ポンくん、ラリスのダンジョン表層のボス。
当時でもリンカねえさまと二人がかりで難なく倒せた敵ではあるが――
一閃。
私は駆け抜けざまにポンくんを真っ二つにすると、そのまま次の獲物に向かって飛んでいく。
一撃必殺だった。
この半年、私は五重強化に関しても磨きをかけている。
以前の四重強化のような、直線的な動きであれば戦闘に組み込めるくらいまで練度を上げていた。
そう、こうして森の木々を蹴っ飛ばしながら移動しているのも、五重強化を実戦で使うため。
ココに加えて幻象によるバフ諸々も加われば――もはやちょっとした大型魔物なんて歯牙にも欠ける必要がないくらいになっていたのだ。
「いやそれにしても、最高ですねぇこの場所は!」
続く魔物も切り捨てて、更に別の魔物も一刀両断。
それはもう、ハイペースに魔物を処理していく。
特筆すべきは、その魔物のほとんどがポンくん並のヤバい魔物であるということ。
いや、一撃で処理してはいるけれど、本当に強いのだ。
何だったら昔戦った、宿痾の鬼と同じくらい強いやつもちょっと混じっている。
最低でも、ラリスで二つ名を持つくらいの上位冒険者が必要なレベルの魔物がいるそこは――一言でいうと、こう呼ばれていた。
「魔境というのは、ほんっとうに最高の狩り場です!」
魔境。
二体の六大宿痾が作り出した地獄。
とはいえ周囲の環境は、木々の生い茂る森林だ。
人の手が入っていない、中々ヤバい環境ではあるものの、地獄という感じはしない。
しかしそれは私がいる場所が、魔境の本当に端の方だからというのも大きい。
中心に向かえば向かうほど、瘴気に満ちた毒々しい場所へと変貌していくという。
というか、まぁ。
かれこれ二ヶ月ほどここで蛮族をしているけれど、魔物が一切途切れないくらいにはヤバい場所だ。

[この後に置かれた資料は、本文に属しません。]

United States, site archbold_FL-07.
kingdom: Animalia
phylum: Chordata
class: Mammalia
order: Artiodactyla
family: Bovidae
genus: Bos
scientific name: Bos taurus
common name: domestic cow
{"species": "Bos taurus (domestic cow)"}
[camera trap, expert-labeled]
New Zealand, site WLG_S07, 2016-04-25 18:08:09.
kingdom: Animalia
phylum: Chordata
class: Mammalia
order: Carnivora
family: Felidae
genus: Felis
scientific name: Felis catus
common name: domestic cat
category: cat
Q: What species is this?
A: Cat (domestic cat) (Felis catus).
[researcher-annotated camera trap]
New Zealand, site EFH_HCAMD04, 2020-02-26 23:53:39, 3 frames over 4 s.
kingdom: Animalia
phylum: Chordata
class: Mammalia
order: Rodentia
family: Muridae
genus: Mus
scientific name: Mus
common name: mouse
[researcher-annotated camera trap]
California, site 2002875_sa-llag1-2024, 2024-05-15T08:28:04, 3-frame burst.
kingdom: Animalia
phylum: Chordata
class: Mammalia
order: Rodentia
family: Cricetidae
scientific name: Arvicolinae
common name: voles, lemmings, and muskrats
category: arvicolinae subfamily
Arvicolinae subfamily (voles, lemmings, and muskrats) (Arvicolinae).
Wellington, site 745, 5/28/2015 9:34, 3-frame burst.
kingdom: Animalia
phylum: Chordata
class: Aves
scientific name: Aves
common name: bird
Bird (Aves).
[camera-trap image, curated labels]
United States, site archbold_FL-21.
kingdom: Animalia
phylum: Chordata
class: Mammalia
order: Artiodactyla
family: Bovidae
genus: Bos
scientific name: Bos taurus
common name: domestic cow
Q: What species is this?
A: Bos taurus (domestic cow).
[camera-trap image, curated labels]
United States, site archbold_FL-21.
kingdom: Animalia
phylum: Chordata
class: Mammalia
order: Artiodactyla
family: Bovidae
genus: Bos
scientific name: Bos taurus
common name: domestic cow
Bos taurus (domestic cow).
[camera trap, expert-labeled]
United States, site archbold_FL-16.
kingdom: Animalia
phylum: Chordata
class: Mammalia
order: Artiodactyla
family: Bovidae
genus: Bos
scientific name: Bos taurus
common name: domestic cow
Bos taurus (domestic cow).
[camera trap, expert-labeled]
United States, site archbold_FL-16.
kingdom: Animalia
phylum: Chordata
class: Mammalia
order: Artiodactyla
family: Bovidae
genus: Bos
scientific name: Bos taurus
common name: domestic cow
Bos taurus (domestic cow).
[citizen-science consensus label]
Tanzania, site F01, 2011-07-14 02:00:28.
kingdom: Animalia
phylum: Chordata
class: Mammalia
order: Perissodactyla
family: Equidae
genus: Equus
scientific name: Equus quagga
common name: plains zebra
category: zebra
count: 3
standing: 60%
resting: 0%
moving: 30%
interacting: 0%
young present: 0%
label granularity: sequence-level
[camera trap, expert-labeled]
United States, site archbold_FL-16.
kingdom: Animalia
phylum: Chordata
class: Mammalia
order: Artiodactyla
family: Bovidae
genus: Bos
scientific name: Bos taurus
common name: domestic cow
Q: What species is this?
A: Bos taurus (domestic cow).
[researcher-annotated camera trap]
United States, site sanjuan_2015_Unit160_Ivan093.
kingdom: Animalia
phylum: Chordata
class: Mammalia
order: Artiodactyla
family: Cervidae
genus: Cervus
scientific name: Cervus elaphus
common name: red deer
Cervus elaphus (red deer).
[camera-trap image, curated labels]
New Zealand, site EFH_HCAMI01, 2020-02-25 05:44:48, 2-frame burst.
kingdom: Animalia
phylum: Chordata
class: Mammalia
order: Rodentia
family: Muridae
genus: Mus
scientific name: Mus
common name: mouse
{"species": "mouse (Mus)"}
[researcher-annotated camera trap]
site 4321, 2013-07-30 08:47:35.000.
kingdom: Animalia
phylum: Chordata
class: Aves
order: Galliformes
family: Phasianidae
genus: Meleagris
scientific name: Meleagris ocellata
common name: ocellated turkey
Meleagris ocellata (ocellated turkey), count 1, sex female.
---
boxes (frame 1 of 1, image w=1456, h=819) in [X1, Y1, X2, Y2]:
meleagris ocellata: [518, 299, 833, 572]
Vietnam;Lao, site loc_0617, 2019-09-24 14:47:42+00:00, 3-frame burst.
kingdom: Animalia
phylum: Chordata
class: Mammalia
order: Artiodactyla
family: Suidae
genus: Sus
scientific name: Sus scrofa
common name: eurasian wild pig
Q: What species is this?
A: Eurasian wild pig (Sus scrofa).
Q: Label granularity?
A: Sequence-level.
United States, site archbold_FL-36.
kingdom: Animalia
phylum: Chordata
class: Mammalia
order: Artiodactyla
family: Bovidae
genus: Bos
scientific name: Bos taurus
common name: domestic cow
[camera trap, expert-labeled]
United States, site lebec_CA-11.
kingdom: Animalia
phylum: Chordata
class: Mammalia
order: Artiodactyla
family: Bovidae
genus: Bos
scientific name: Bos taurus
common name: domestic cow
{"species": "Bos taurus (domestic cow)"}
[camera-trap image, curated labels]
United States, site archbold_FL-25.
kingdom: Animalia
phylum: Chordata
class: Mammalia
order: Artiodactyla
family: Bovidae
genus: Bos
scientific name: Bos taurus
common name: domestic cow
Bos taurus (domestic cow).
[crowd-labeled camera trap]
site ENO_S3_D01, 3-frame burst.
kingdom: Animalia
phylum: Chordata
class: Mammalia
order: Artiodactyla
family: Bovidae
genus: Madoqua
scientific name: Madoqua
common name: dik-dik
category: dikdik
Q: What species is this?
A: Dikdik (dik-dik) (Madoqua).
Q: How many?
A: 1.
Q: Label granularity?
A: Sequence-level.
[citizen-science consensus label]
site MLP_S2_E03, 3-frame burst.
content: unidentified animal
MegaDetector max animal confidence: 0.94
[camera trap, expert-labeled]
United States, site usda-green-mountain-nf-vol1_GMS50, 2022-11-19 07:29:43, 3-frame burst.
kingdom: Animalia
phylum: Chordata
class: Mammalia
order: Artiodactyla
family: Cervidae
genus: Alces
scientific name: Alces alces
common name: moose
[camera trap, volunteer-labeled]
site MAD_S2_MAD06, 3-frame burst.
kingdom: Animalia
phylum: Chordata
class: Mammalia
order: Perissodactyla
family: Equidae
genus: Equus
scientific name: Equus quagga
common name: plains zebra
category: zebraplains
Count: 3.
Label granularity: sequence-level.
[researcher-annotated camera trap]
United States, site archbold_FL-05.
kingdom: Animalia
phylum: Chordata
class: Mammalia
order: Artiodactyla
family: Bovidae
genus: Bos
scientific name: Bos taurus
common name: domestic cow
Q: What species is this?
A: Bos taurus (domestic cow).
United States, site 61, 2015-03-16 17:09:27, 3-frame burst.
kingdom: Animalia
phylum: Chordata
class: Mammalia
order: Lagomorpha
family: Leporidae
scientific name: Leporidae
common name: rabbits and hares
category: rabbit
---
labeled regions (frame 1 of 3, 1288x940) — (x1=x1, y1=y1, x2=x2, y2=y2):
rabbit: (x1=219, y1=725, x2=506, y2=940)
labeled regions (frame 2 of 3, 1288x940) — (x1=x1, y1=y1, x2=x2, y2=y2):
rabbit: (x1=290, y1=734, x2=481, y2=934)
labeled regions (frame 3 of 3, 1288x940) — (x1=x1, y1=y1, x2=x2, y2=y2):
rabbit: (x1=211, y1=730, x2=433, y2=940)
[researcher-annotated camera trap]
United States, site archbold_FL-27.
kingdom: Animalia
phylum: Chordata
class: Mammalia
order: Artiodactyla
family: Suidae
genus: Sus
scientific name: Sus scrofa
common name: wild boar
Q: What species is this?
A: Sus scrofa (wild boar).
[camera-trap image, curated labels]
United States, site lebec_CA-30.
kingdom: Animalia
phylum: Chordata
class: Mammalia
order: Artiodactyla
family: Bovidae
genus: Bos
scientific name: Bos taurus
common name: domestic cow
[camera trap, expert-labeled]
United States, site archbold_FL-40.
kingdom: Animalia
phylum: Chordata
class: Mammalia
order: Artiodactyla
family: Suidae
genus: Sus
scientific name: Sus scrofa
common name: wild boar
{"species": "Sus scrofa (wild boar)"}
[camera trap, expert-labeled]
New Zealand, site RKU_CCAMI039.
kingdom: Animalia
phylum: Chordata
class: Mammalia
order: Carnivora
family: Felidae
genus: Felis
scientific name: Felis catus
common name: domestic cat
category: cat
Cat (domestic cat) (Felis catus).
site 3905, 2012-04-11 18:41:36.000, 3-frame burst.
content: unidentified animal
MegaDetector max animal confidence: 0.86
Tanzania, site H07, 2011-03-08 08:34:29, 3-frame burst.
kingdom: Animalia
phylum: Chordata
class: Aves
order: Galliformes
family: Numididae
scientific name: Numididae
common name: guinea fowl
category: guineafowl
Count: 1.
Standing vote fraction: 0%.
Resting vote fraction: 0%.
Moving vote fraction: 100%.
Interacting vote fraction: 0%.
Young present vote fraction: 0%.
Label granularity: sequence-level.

「その分、いくらでも狩り放題なのだから、私としてはありがたいですけど……ねっ!」
更に一閃。
どう考えても宿痾の主級の魔物が、ほとんど手応えもなく両断されるのは、我ながら成長を実感できてしょうがない。
強くなるというのは、最高の娯楽だ。
自分の成長を実感できることほど、この世界で楽しいことはない。
いや本当に、強さを求めることに目覚められてよかった。
アレだけ退屈だった世界が、こんなにも彩りに満ちるのだから。
それはそれとして――
「流石にこれ以上は、成長も見込めそうにないですね」
――この二ヶ月で取り組んでいた、五重強化の安定と幻象バフを受けた状態での立ち回りに関する鍛錬も、限界が見えてきてしまっていた。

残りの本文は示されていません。